◆ **Record extracts**:
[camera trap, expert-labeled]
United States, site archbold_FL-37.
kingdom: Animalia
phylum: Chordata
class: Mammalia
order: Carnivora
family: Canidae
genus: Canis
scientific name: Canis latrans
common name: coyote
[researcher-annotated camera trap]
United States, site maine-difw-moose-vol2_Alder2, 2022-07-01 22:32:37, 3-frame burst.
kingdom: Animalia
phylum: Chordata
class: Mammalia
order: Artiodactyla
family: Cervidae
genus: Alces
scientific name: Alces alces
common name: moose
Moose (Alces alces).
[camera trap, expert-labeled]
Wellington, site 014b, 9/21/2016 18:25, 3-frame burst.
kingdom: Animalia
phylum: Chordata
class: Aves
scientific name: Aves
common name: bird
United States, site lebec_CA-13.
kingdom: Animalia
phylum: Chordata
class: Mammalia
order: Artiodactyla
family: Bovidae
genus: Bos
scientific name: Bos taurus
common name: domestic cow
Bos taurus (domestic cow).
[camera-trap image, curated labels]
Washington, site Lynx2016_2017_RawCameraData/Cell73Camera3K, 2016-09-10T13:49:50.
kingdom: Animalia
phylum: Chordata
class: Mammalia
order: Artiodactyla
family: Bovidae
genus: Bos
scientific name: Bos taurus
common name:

◆ **Requirement**:
Start at the first line of the entries above. Set down each line exactly through the one with "genus: Alces", and stop there.

◆ **Solution for this task**:
[camera trap, expert-labeled]
United States, site archbold_FL-37.
kingdom: Animalia
phylum: Chordata
class: Mammalia
order: Carnivora
family: Canidae
genus: Canis
scientific name: Canis latrans
common name: coyote
[researcher-annotated camera trap]
United States, site maine-difw-moose-vol2_Alder2, 2022-07-01 22:32:37, 3-frame burst.
kingdom: Animalia
phylum: Chordata
class: Mammalia
order: Artiodactyla
family: Cervidae
genus: Alces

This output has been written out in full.